Thankfully, a modern corporate wiki is searchable, so employees can find information almost instantly.
With Tettra, you can also search for knowledge within Slack. You can just use the /tettra find command to pull up and share knowledge with your colleagues, helping you answer questions that spontaneously crop up throughout the workday.
Search has significantly increased the value of corporate wikis in the business world. Empowering employees to learn on their own and slash the number of questions they ask their managers gives everyone more time in their day to do deep work.
A CORPORATE WIKI DOCUMENTS THE HISTORY OF YOUR ORGANIZATION
Change is the only constant at startups. And a corporate wiki is a living, breathing resource that can evolve with your company, collecting the lessons you’ve learned as you hire new employees and iterate processes.
This documentation process starts when you create new content in your wiki. Creating content from scratch can seem like a daunting task.
Fortunately, most corporate wikis, like Tettra, have templates to expedite the writing process and save time when you draft routine documents, such as an onboarding checklist for a new employee or client.
Corporate wikis can also track the performance of your documents and help you pinpoint your most and least helpful content, just like your blog analytics dashboard. With Tettra, you can see how many people have viewed each document, reacted to them, or commented on them.
You can also use corporate wikis to create an open and transparent company culture by encouraging everyone on the tea to suggest new content. Using Tettra, your team can use a simple form to suggest new content and “assign” it to a specific person who has the appropriate expertise to document it.
Additionally, as your content ages and loses relevance, you can archive it. Archiving irrelevant documents will not only help your employees stay up to date but also enable managers to revisit old ideas and realize how much their company has grown.
Before you start archiving old documents, though, you may want to appoint a few employees who will make sure nothing gets lost during the process. These “knowledge managers” can act as company historians, where they record old processes and determine which processes worked and which ones didn’t.
A CORPORATE WIKI SYNCS WITH YOUR EXISTING TOOLS
Most teams have important information scattered across multiple tools. This makes it difficult to find and implement the optimal processes for specific tasks. Luckily, most corporate wikis can integrate with a lot of tools in your tech stack, effectively turning your wiki into a single source of truth for your company.

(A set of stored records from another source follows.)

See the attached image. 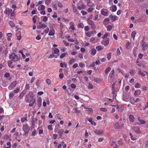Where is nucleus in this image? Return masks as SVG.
I'll return each mask as SVG.
<instances>
[{
  "label": "nucleus",
  "mask_w": 148,
  "mask_h": 148,
  "mask_svg": "<svg viewBox=\"0 0 148 148\" xmlns=\"http://www.w3.org/2000/svg\"><path fill=\"white\" fill-rule=\"evenodd\" d=\"M34 95L32 92H29L28 94L26 95L25 99V101L27 103H30L33 99Z\"/></svg>",
  "instance_id": "obj_1"
},
{
  "label": "nucleus",
  "mask_w": 148,
  "mask_h": 148,
  "mask_svg": "<svg viewBox=\"0 0 148 148\" xmlns=\"http://www.w3.org/2000/svg\"><path fill=\"white\" fill-rule=\"evenodd\" d=\"M10 58L14 61H17L20 59L19 57L14 53H12L11 55H10Z\"/></svg>",
  "instance_id": "obj_2"
},
{
  "label": "nucleus",
  "mask_w": 148,
  "mask_h": 148,
  "mask_svg": "<svg viewBox=\"0 0 148 148\" xmlns=\"http://www.w3.org/2000/svg\"><path fill=\"white\" fill-rule=\"evenodd\" d=\"M23 129L25 132L24 135H27L29 132L30 128L27 125H23Z\"/></svg>",
  "instance_id": "obj_3"
},
{
  "label": "nucleus",
  "mask_w": 148,
  "mask_h": 148,
  "mask_svg": "<svg viewBox=\"0 0 148 148\" xmlns=\"http://www.w3.org/2000/svg\"><path fill=\"white\" fill-rule=\"evenodd\" d=\"M87 21L88 24L91 25L92 29L94 30L96 28L94 22L92 20L88 19H87Z\"/></svg>",
  "instance_id": "obj_4"
},
{
  "label": "nucleus",
  "mask_w": 148,
  "mask_h": 148,
  "mask_svg": "<svg viewBox=\"0 0 148 148\" xmlns=\"http://www.w3.org/2000/svg\"><path fill=\"white\" fill-rule=\"evenodd\" d=\"M130 97V95L128 93H125L123 94V100L125 101H127Z\"/></svg>",
  "instance_id": "obj_5"
},
{
  "label": "nucleus",
  "mask_w": 148,
  "mask_h": 148,
  "mask_svg": "<svg viewBox=\"0 0 148 148\" xmlns=\"http://www.w3.org/2000/svg\"><path fill=\"white\" fill-rule=\"evenodd\" d=\"M134 130L137 134H141V132L140 128L137 127H134L133 128Z\"/></svg>",
  "instance_id": "obj_6"
},
{
  "label": "nucleus",
  "mask_w": 148,
  "mask_h": 148,
  "mask_svg": "<svg viewBox=\"0 0 148 148\" xmlns=\"http://www.w3.org/2000/svg\"><path fill=\"white\" fill-rule=\"evenodd\" d=\"M37 104L39 107H40L42 105V99L41 97H39L37 100Z\"/></svg>",
  "instance_id": "obj_7"
},
{
  "label": "nucleus",
  "mask_w": 148,
  "mask_h": 148,
  "mask_svg": "<svg viewBox=\"0 0 148 148\" xmlns=\"http://www.w3.org/2000/svg\"><path fill=\"white\" fill-rule=\"evenodd\" d=\"M144 71H142L141 69L139 70L138 71V74L139 75H141L145 77V74Z\"/></svg>",
  "instance_id": "obj_8"
},
{
  "label": "nucleus",
  "mask_w": 148,
  "mask_h": 148,
  "mask_svg": "<svg viewBox=\"0 0 148 148\" xmlns=\"http://www.w3.org/2000/svg\"><path fill=\"white\" fill-rule=\"evenodd\" d=\"M109 40L108 39H107L106 40L102 41L101 42V43L103 45H104L105 46H106L109 44Z\"/></svg>",
  "instance_id": "obj_9"
},
{
  "label": "nucleus",
  "mask_w": 148,
  "mask_h": 148,
  "mask_svg": "<svg viewBox=\"0 0 148 148\" xmlns=\"http://www.w3.org/2000/svg\"><path fill=\"white\" fill-rule=\"evenodd\" d=\"M85 6H86L83 4L81 5V6H77V9H78L79 10H82L85 9Z\"/></svg>",
  "instance_id": "obj_10"
},
{
  "label": "nucleus",
  "mask_w": 148,
  "mask_h": 148,
  "mask_svg": "<svg viewBox=\"0 0 148 148\" xmlns=\"http://www.w3.org/2000/svg\"><path fill=\"white\" fill-rule=\"evenodd\" d=\"M138 120L140 122V123H138V125H140L141 124H145L146 123V121H145L143 119H140V118H138Z\"/></svg>",
  "instance_id": "obj_11"
},
{
  "label": "nucleus",
  "mask_w": 148,
  "mask_h": 148,
  "mask_svg": "<svg viewBox=\"0 0 148 148\" xmlns=\"http://www.w3.org/2000/svg\"><path fill=\"white\" fill-rule=\"evenodd\" d=\"M55 34V30L53 29H51L49 33V36H53Z\"/></svg>",
  "instance_id": "obj_12"
},
{
  "label": "nucleus",
  "mask_w": 148,
  "mask_h": 148,
  "mask_svg": "<svg viewBox=\"0 0 148 148\" xmlns=\"http://www.w3.org/2000/svg\"><path fill=\"white\" fill-rule=\"evenodd\" d=\"M103 48V46H101V45L98 46L96 47V49L98 51H101Z\"/></svg>",
  "instance_id": "obj_13"
},
{
  "label": "nucleus",
  "mask_w": 148,
  "mask_h": 148,
  "mask_svg": "<svg viewBox=\"0 0 148 148\" xmlns=\"http://www.w3.org/2000/svg\"><path fill=\"white\" fill-rule=\"evenodd\" d=\"M109 18H111V20L114 21L117 20V16H113L112 15L110 16Z\"/></svg>",
  "instance_id": "obj_14"
},
{
  "label": "nucleus",
  "mask_w": 148,
  "mask_h": 148,
  "mask_svg": "<svg viewBox=\"0 0 148 148\" xmlns=\"http://www.w3.org/2000/svg\"><path fill=\"white\" fill-rule=\"evenodd\" d=\"M141 91L140 90H136L134 92V95L135 96H137L139 95L141 93Z\"/></svg>",
  "instance_id": "obj_15"
},
{
  "label": "nucleus",
  "mask_w": 148,
  "mask_h": 148,
  "mask_svg": "<svg viewBox=\"0 0 148 148\" xmlns=\"http://www.w3.org/2000/svg\"><path fill=\"white\" fill-rule=\"evenodd\" d=\"M4 13L7 14L8 16H9V9L8 8H6Z\"/></svg>",
  "instance_id": "obj_16"
},
{
  "label": "nucleus",
  "mask_w": 148,
  "mask_h": 148,
  "mask_svg": "<svg viewBox=\"0 0 148 148\" xmlns=\"http://www.w3.org/2000/svg\"><path fill=\"white\" fill-rule=\"evenodd\" d=\"M129 120L130 122H133L134 121V118L133 115H130L129 116Z\"/></svg>",
  "instance_id": "obj_17"
},
{
  "label": "nucleus",
  "mask_w": 148,
  "mask_h": 148,
  "mask_svg": "<svg viewBox=\"0 0 148 148\" xmlns=\"http://www.w3.org/2000/svg\"><path fill=\"white\" fill-rule=\"evenodd\" d=\"M103 132V130H96L95 132V133L98 135L101 134Z\"/></svg>",
  "instance_id": "obj_18"
},
{
  "label": "nucleus",
  "mask_w": 148,
  "mask_h": 148,
  "mask_svg": "<svg viewBox=\"0 0 148 148\" xmlns=\"http://www.w3.org/2000/svg\"><path fill=\"white\" fill-rule=\"evenodd\" d=\"M26 91L25 90H23L21 94L19 96L20 98V99H21L25 94L26 93Z\"/></svg>",
  "instance_id": "obj_19"
},
{
  "label": "nucleus",
  "mask_w": 148,
  "mask_h": 148,
  "mask_svg": "<svg viewBox=\"0 0 148 148\" xmlns=\"http://www.w3.org/2000/svg\"><path fill=\"white\" fill-rule=\"evenodd\" d=\"M97 51L95 49H92L91 50V54L92 56H94L96 53Z\"/></svg>",
  "instance_id": "obj_20"
},
{
  "label": "nucleus",
  "mask_w": 148,
  "mask_h": 148,
  "mask_svg": "<svg viewBox=\"0 0 148 148\" xmlns=\"http://www.w3.org/2000/svg\"><path fill=\"white\" fill-rule=\"evenodd\" d=\"M130 102L132 104H133L135 103V99L134 97H131L130 99Z\"/></svg>",
  "instance_id": "obj_21"
},
{
  "label": "nucleus",
  "mask_w": 148,
  "mask_h": 148,
  "mask_svg": "<svg viewBox=\"0 0 148 148\" xmlns=\"http://www.w3.org/2000/svg\"><path fill=\"white\" fill-rule=\"evenodd\" d=\"M72 6L73 7V11L74 13H75L77 11V8L76 7L75 5L73 4Z\"/></svg>",
  "instance_id": "obj_22"
},
{
  "label": "nucleus",
  "mask_w": 148,
  "mask_h": 148,
  "mask_svg": "<svg viewBox=\"0 0 148 148\" xmlns=\"http://www.w3.org/2000/svg\"><path fill=\"white\" fill-rule=\"evenodd\" d=\"M17 84L16 81H13L11 83V88H13L15 87Z\"/></svg>",
  "instance_id": "obj_23"
},
{
  "label": "nucleus",
  "mask_w": 148,
  "mask_h": 148,
  "mask_svg": "<svg viewBox=\"0 0 148 148\" xmlns=\"http://www.w3.org/2000/svg\"><path fill=\"white\" fill-rule=\"evenodd\" d=\"M63 132L64 130L63 129L59 130L58 132V134L60 136V137H61Z\"/></svg>",
  "instance_id": "obj_24"
},
{
  "label": "nucleus",
  "mask_w": 148,
  "mask_h": 148,
  "mask_svg": "<svg viewBox=\"0 0 148 148\" xmlns=\"http://www.w3.org/2000/svg\"><path fill=\"white\" fill-rule=\"evenodd\" d=\"M114 127L115 129H119L120 128L119 124L117 123H116L114 125Z\"/></svg>",
  "instance_id": "obj_25"
},
{
  "label": "nucleus",
  "mask_w": 148,
  "mask_h": 148,
  "mask_svg": "<svg viewBox=\"0 0 148 148\" xmlns=\"http://www.w3.org/2000/svg\"><path fill=\"white\" fill-rule=\"evenodd\" d=\"M16 35L17 37L18 40H20L21 38V36L20 32L17 33L16 34Z\"/></svg>",
  "instance_id": "obj_26"
},
{
  "label": "nucleus",
  "mask_w": 148,
  "mask_h": 148,
  "mask_svg": "<svg viewBox=\"0 0 148 148\" xmlns=\"http://www.w3.org/2000/svg\"><path fill=\"white\" fill-rule=\"evenodd\" d=\"M136 34V32L135 31H133L132 32L131 36L132 38H133V40H134L135 37V36Z\"/></svg>",
  "instance_id": "obj_27"
},
{
  "label": "nucleus",
  "mask_w": 148,
  "mask_h": 148,
  "mask_svg": "<svg viewBox=\"0 0 148 148\" xmlns=\"http://www.w3.org/2000/svg\"><path fill=\"white\" fill-rule=\"evenodd\" d=\"M35 101L36 100L35 99H34V100H33L32 102L29 103V106H32L33 105H36V103H35Z\"/></svg>",
  "instance_id": "obj_28"
},
{
  "label": "nucleus",
  "mask_w": 148,
  "mask_h": 148,
  "mask_svg": "<svg viewBox=\"0 0 148 148\" xmlns=\"http://www.w3.org/2000/svg\"><path fill=\"white\" fill-rule=\"evenodd\" d=\"M92 118H90L88 119V121L92 125L93 124H94V125L95 126L96 125V123L93 122V121H92Z\"/></svg>",
  "instance_id": "obj_29"
},
{
  "label": "nucleus",
  "mask_w": 148,
  "mask_h": 148,
  "mask_svg": "<svg viewBox=\"0 0 148 148\" xmlns=\"http://www.w3.org/2000/svg\"><path fill=\"white\" fill-rule=\"evenodd\" d=\"M116 5H114L112 6L111 11L113 12H114L116 11Z\"/></svg>",
  "instance_id": "obj_30"
},
{
  "label": "nucleus",
  "mask_w": 148,
  "mask_h": 148,
  "mask_svg": "<svg viewBox=\"0 0 148 148\" xmlns=\"http://www.w3.org/2000/svg\"><path fill=\"white\" fill-rule=\"evenodd\" d=\"M93 34V32H88L86 33V36L90 37Z\"/></svg>",
  "instance_id": "obj_31"
},
{
  "label": "nucleus",
  "mask_w": 148,
  "mask_h": 148,
  "mask_svg": "<svg viewBox=\"0 0 148 148\" xmlns=\"http://www.w3.org/2000/svg\"><path fill=\"white\" fill-rule=\"evenodd\" d=\"M60 52L59 50L57 48H54L53 49V52L54 54H57L59 53Z\"/></svg>",
  "instance_id": "obj_32"
},
{
  "label": "nucleus",
  "mask_w": 148,
  "mask_h": 148,
  "mask_svg": "<svg viewBox=\"0 0 148 148\" xmlns=\"http://www.w3.org/2000/svg\"><path fill=\"white\" fill-rule=\"evenodd\" d=\"M114 73V71L113 70H112L109 75V76L110 78H111L113 77Z\"/></svg>",
  "instance_id": "obj_33"
},
{
  "label": "nucleus",
  "mask_w": 148,
  "mask_h": 148,
  "mask_svg": "<svg viewBox=\"0 0 148 148\" xmlns=\"http://www.w3.org/2000/svg\"><path fill=\"white\" fill-rule=\"evenodd\" d=\"M37 18V16L36 15L34 16L32 18V20L33 22L34 23H35L36 22V19Z\"/></svg>",
  "instance_id": "obj_34"
},
{
  "label": "nucleus",
  "mask_w": 148,
  "mask_h": 148,
  "mask_svg": "<svg viewBox=\"0 0 148 148\" xmlns=\"http://www.w3.org/2000/svg\"><path fill=\"white\" fill-rule=\"evenodd\" d=\"M101 14L105 16H108V13L107 12H105L103 10H102L101 12Z\"/></svg>",
  "instance_id": "obj_35"
},
{
  "label": "nucleus",
  "mask_w": 148,
  "mask_h": 148,
  "mask_svg": "<svg viewBox=\"0 0 148 148\" xmlns=\"http://www.w3.org/2000/svg\"><path fill=\"white\" fill-rule=\"evenodd\" d=\"M143 48L142 49L143 51H145L147 50V49L148 48V45H143Z\"/></svg>",
  "instance_id": "obj_36"
},
{
  "label": "nucleus",
  "mask_w": 148,
  "mask_h": 148,
  "mask_svg": "<svg viewBox=\"0 0 148 148\" xmlns=\"http://www.w3.org/2000/svg\"><path fill=\"white\" fill-rule=\"evenodd\" d=\"M111 70V68L110 67H108L105 71V73L106 74H107L108 72L110 71Z\"/></svg>",
  "instance_id": "obj_37"
},
{
  "label": "nucleus",
  "mask_w": 148,
  "mask_h": 148,
  "mask_svg": "<svg viewBox=\"0 0 148 148\" xmlns=\"http://www.w3.org/2000/svg\"><path fill=\"white\" fill-rule=\"evenodd\" d=\"M76 60L75 59L73 58H72L70 60V61L69 62V64H72L73 62H75Z\"/></svg>",
  "instance_id": "obj_38"
},
{
  "label": "nucleus",
  "mask_w": 148,
  "mask_h": 148,
  "mask_svg": "<svg viewBox=\"0 0 148 148\" xmlns=\"http://www.w3.org/2000/svg\"><path fill=\"white\" fill-rule=\"evenodd\" d=\"M145 39V38L144 37L143 38V40H141V43L142 46H143V45H144L145 44V42L144 40Z\"/></svg>",
  "instance_id": "obj_39"
},
{
  "label": "nucleus",
  "mask_w": 148,
  "mask_h": 148,
  "mask_svg": "<svg viewBox=\"0 0 148 148\" xmlns=\"http://www.w3.org/2000/svg\"><path fill=\"white\" fill-rule=\"evenodd\" d=\"M19 91H20L19 88H17L15 89L14 90L13 92H14V93H18L19 92Z\"/></svg>",
  "instance_id": "obj_40"
},
{
  "label": "nucleus",
  "mask_w": 148,
  "mask_h": 148,
  "mask_svg": "<svg viewBox=\"0 0 148 148\" xmlns=\"http://www.w3.org/2000/svg\"><path fill=\"white\" fill-rule=\"evenodd\" d=\"M111 53H108L107 55V58L108 60H110L111 58Z\"/></svg>",
  "instance_id": "obj_41"
},
{
  "label": "nucleus",
  "mask_w": 148,
  "mask_h": 148,
  "mask_svg": "<svg viewBox=\"0 0 148 148\" xmlns=\"http://www.w3.org/2000/svg\"><path fill=\"white\" fill-rule=\"evenodd\" d=\"M130 45H131V43L129 42H127L126 44V49H129V48H130L129 47H130Z\"/></svg>",
  "instance_id": "obj_42"
},
{
  "label": "nucleus",
  "mask_w": 148,
  "mask_h": 148,
  "mask_svg": "<svg viewBox=\"0 0 148 148\" xmlns=\"http://www.w3.org/2000/svg\"><path fill=\"white\" fill-rule=\"evenodd\" d=\"M84 25L82 23H80L79 24L77 25V27H80L82 28H83L84 27Z\"/></svg>",
  "instance_id": "obj_43"
},
{
  "label": "nucleus",
  "mask_w": 148,
  "mask_h": 148,
  "mask_svg": "<svg viewBox=\"0 0 148 148\" xmlns=\"http://www.w3.org/2000/svg\"><path fill=\"white\" fill-rule=\"evenodd\" d=\"M37 133V131L36 130H34L33 131H32V136H34Z\"/></svg>",
  "instance_id": "obj_44"
},
{
  "label": "nucleus",
  "mask_w": 148,
  "mask_h": 148,
  "mask_svg": "<svg viewBox=\"0 0 148 148\" xmlns=\"http://www.w3.org/2000/svg\"><path fill=\"white\" fill-rule=\"evenodd\" d=\"M140 85L138 83H136L135 86V87L136 88H138L140 87Z\"/></svg>",
  "instance_id": "obj_45"
},
{
  "label": "nucleus",
  "mask_w": 148,
  "mask_h": 148,
  "mask_svg": "<svg viewBox=\"0 0 148 148\" xmlns=\"http://www.w3.org/2000/svg\"><path fill=\"white\" fill-rule=\"evenodd\" d=\"M46 83L49 85L51 84V81L49 79H47L46 80Z\"/></svg>",
  "instance_id": "obj_46"
},
{
  "label": "nucleus",
  "mask_w": 148,
  "mask_h": 148,
  "mask_svg": "<svg viewBox=\"0 0 148 148\" xmlns=\"http://www.w3.org/2000/svg\"><path fill=\"white\" fill-rule=\"evenodd\" d=\"M9 138V136L7 134L3 136V139L4 140H7Z\"/></svg>",
  "instance_id": "obj_47"
},
{
  "label": "nucleus",
  "mask_w": 148,
  "mask_h": 148,
  "mask_svg": "<svg viewBox=\"0 0 148 148\" xmlns=\"http://www.w3.org/2000/svg\"><path fill=\"white\" fill-rule=\"evenodd\" d=\"M47 27V25H45L44 24H41V25H40V27L41 28V29H42V28H45V27Z\"/></svg>",
  "instance_id": "obj_48"
},
{
  "label": "nucleus",
  "mask_w": 148,
  "mask_h": 148,
  "mask_svg": "<svg viewBox=\"0 0 148 148\" xmlns=\"http://www.w3.org/2000/svg\"><path fill=\"white\" fill-rule=\"evenodd\" d=\"M94 9L92 8H88L87 10L88 12H92L93 10Z\"/></svg>",
  "instance_id": "obj_49"
},
{
  "label": "nucleus",
  "mask_w": 148,
  "mask_h": 148,
  "mask_svg": "<svg viewBox=\"0 0 148 148\" xmlns=\"http://www.w3.org/2000/svg\"><path fill=\"white\" fill-rule=\"evenodd\" d=\"M66 56V54L65 53H63L60 56V58L61 59L63 58L64 57Z\"/></svg>",
  "instance_id": "obj_50"
},
{
  "label": "nucleus",
  "mask_w": 148,
  "mask_h": 148,
  "mask_svg": "<svg viewBox=\"0 0 148 148\" xmlns=\"http://www.w3.org/2000/svg\"><path fill=\"white\" fill-rule=\"evenodd\" d=\"M15 15V13L14 12V11H13L11 14V17H13V18H10L11 19H13L14 18V15Z\"/></svg>",
  "instance_id": "obj_51"
},
{
  "label": "nucleus",
  "mask_w": 148,
  "mask_h": 148,
  "mask_svg": "<svg viewBox=\"0 0 148 148\" xmlns=\"http://www.w3.org/2000/svg\"><path fill=\"white\" fill-rule=\"evenodd\" d=\"M32 127L33 128H34V126H35V123H34V120H32Z\"/></svg>",
  "instance_id": "obj_52"
},
{
  "label": "nucleus",
  "mask_w": 148,
  "mask_h": 148,
  "mask_svg": "<svg viewBox=\"0 0 148 148\" xmlns=\"http://www.w3.org/2000/svg\"><path fill=\"white\" fill-rule=\"evenodd\" d=\"M100 110L103 112H106L107 111V109L105 108H100Z\"/></svg>",
  "instance_id": "obj_53"
},
{
  "label": "nucleus",
  "mask_w": 148,
  "mask_h": 148,
  "mask_svg": "<svg viewBox=\"0 0 148 148\" xmlns=\"http://www.w3.org/2000/svg\"><path fill=\"white\" fill-rule=\"evenodd\" d=\"M94 81L97 83H99L101 81L100 79L98 78H95L94 79Z\"/></svg>",
  "instance_id": "obj_54"
},
{
  "label": "nucleus",
  "mask_w": 148,
  "mask_h": 148,
  "mask_svg": "<svg viewBox=\"0 0 148 148\" xmlns=\"http://www.w3.org/2000/svg\"><path fill=\"white\" fill-rule=\"evenodd\" d=\"M27 120V118L26 117H23L21 119V121L22 122H24L25 121Z\"/></svg>",
  "instance_id": "obj_55"
},
{
  "label": "nucleus",
  "mask_w": 148,
  "mask_h": 148,
  "mask_svg": "<svg viewBox=\"0 0 148 148\" xmlns=\"http://www.w3.org/2000/svg\"><path fill=\"white\" fill-rule=\"evenodd\" d=\"M143 56V54H141L140 53H139L138 55V58L140 59H141Z\"/></svg>",
  "instance_id": "obj_56"
},
{
  "label": "nucleus",
  "mask_w": 148,
  "mask_h": 148,
  "mask_svg": "<svg viewBox=\"0 0 148 148\" xmlns=\"http://www.w3.org/2000/svg\"><path fill=\"white\" fill-rule=\"evenodd\" d=\"M79 65L81 67H83L85 66L84 64L82 62H80L79 63Z\"/></svg>",
  "instance_id": "obj_57"
},
{
  "label": "nucleus",
  "mask_w": 148,
  "mask_h": 148,
  "mask_svg": "<svg viewBox=\"0 0 148 148\" xmlns=\"http://www.w3.org/2000/svg\"><path fill=\"white\" fill-rule=\"evenodd\" d=\"M47 17L46 16H44L42 20L43 21L46 22L47 20Z\"/></svg>",
  "instance_id": "obj_58"
},
{
  "label": "nucleus",
  "mask_w": 148,
  "mask_h": 148,
  "mask_svg": "<svg viewBox=\"0 0 148 148\" xmlns=\"http://www.w3.org/2000/svg\"><path fill=\"white\" fill-rule=\"evenodd\" d=\"M71 86L73 88H75L76 87V86L75 84H71Z\"/></svg>",
  "instance_id": "obj_59"
},
{
  "label": "nucleus",
  "mask_w": 148,
  "mask_h": 148,
  "mask_svg": "<svg viewBox=\"0 0 148 148\" xmlns=\"http://www.w3.org/2000/svg\"><path fill=\"white\" fill-rule=\"evenodd\" d=\"M81 13L83 15H86L87 14V12H86L84 11V10L81 11Z\"/></svg>",
  "instance_id": "obj_60"
},
{
  "label": "nucleus",
  "mask_w": 148,
  "mask_h": 148,
  "mask_svg": "<svg viewBox=\"0 0 148 148\" xmlns=\"http://www.w3.org/2000/svg\"><path fill=\"white\" fill-rule=\"evenodd\" d=\"M45 7L44 5H41L40 10H44L45 9Z\"/></svg>",
  "instance_id": "obj_61"
},
{
  "label": "nucleus",
  "mask_w": 148,
  "mask_h": 148,
  "mask_svg": "<svg viewBox=\"0 0 148 148\" xmlns=\"http://www.w3.org/2000/svg\"><path fill=\"white\" fill-rule=\"evenodd\" d=\"M58 5V7L60 8H62L63 7V5L60 3H59Z\"/></svg>",
  "instance_id": "obj_62"
},
{
  "label": "nucleus",
  "mask_w": 148,
  "mask_h": 148,
  "mask_svg": "<svg viewBox=\"0 0 148 148\" xmlns=\"http://www.w3.org/2000/svg\"><path fill=\"white\" fill-rule=\"evenodd\" d=\"M116 52H117V54L118 55H120L121 53L120 52V51L119 48L117 49V50Z\"/></svg>",
  "instance_id": "obj_63"
},
{
  "label": "nucleus",
  "mask_w": 148,
  "mask_h": 148,
  "mask_svg": "<svg viewBox=\"0 0 148 148\" xmlns=\"http://www.w3.org/2000/svg\"><path fill=\"white\" fill-rule=\"evenodd\" d=\"M84 29L86 31H88L89 30V27L88 26H86L84 27Z\"/></svg>",
  "instance_id": "obj_64"
}]
</instances>
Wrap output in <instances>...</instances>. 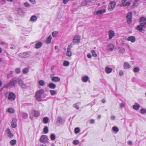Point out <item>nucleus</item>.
Returning a JSON list of instances; mask_svg holds the SVG:
<instances>
[{
    "label": "nucleus",
    "instance_id": "obj_1",
    "mask_svg": "<svg viewBox=\"0 0 146 146\" xmlns=\"http://www.w3.org/2000/svg\"><path fill=\"white\" fill-rule=\"evenodd\" d=\"M21 79V78L18 77H15L12 78L11 80L9 83L7 84L4 87L5 88H8L10 85L12 86L15 85L17 83H18L19 84Z\"/></svg>",
    "mask_w": 146,
    "mask_h": 146
},
{
    "label": "nucleus",
    "instance_id": "obj_2",
    "mask_svg": "<svg viewBox=\"0 0 146 146\" xmlns=\"http://www.w3.org/2000/svg\"><path fill=\"white\" fill-rule=\"evenodd\" d=\"M44 93V90L42 89L37 91L35 95L37 100L40 101L41 100V96Z\"/></svg>",
    "mask_w": 146,
    "mask_h": 146
},
{
    "label": "nucleus",
    "instance_id": "obj_3",
    "mask_svg": "<svg viewBox=\"0 0 146 146\" xmlns=\"http://www.w3.org/2000/svg\"><path fill=\"white\" fill-rule=\"evenodd\" d=\"M116 5V2L114 1H111L108 6V9L109 10H113Z\"/></svg>",
    "mask_w": 146,
    "mask_h": 146
},
{
    "label": "nucleus",
    "instance_id": "obj_4",
    "mask_svg": "<svg viewBox=\"0 0 146 146\" xmlns=\"http://www.w3.org/2000/svg\"><path fill=\"white\" fill-rule=\"evenodd\" d=\"M140 25L141 27L146 28V18L141 17L139 21Z\"/></svg>",
    "mask_w": 146,
    "mask_h": 146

With Tettra, for instance, there are a number of tools you can hook up to besides Slack, which is mentioned above. One of the most popular and useful integrations is with Google Drive. This integration allows you to import external files to your wiki, search and reference Google Docs directly from a Tettra page, and embed a Google Doc into a Tettra page so you can collaborate on it.
Additionally, Tettra links up to software development platforms such as GitHub. The integration allows you to:
- Pick which GitHub repositories you want your Tettra account to connect to.
- Easily create pages dedicated to each of your software development issues.
- Search for and reference GitHub issues from those Tettra pages.
- Check to see if your issues are open or closed.
The average company with 200-500 employees has approximately 123 SaaS applications in their tech stack. Let your corporate wiki blend them together with ease.
Built for Change
While the term “corporate wiki” may sound like jargon, the truth is, corporate wikis are less “corporate” than ever before. They’re built to support radical transformation within a company, so organizing your wiki now will ensure that you won’t lose valuable information in the future.
New team members will also be more empowered than ever to find the information they need and can even start contributing to the wiki from day one. Managers will have answers at their fingertips and will gain more insight as processes evolve. The best corporate wikis are made for change, and that’s why they’ll always be relevant for companies of any size, in any industry.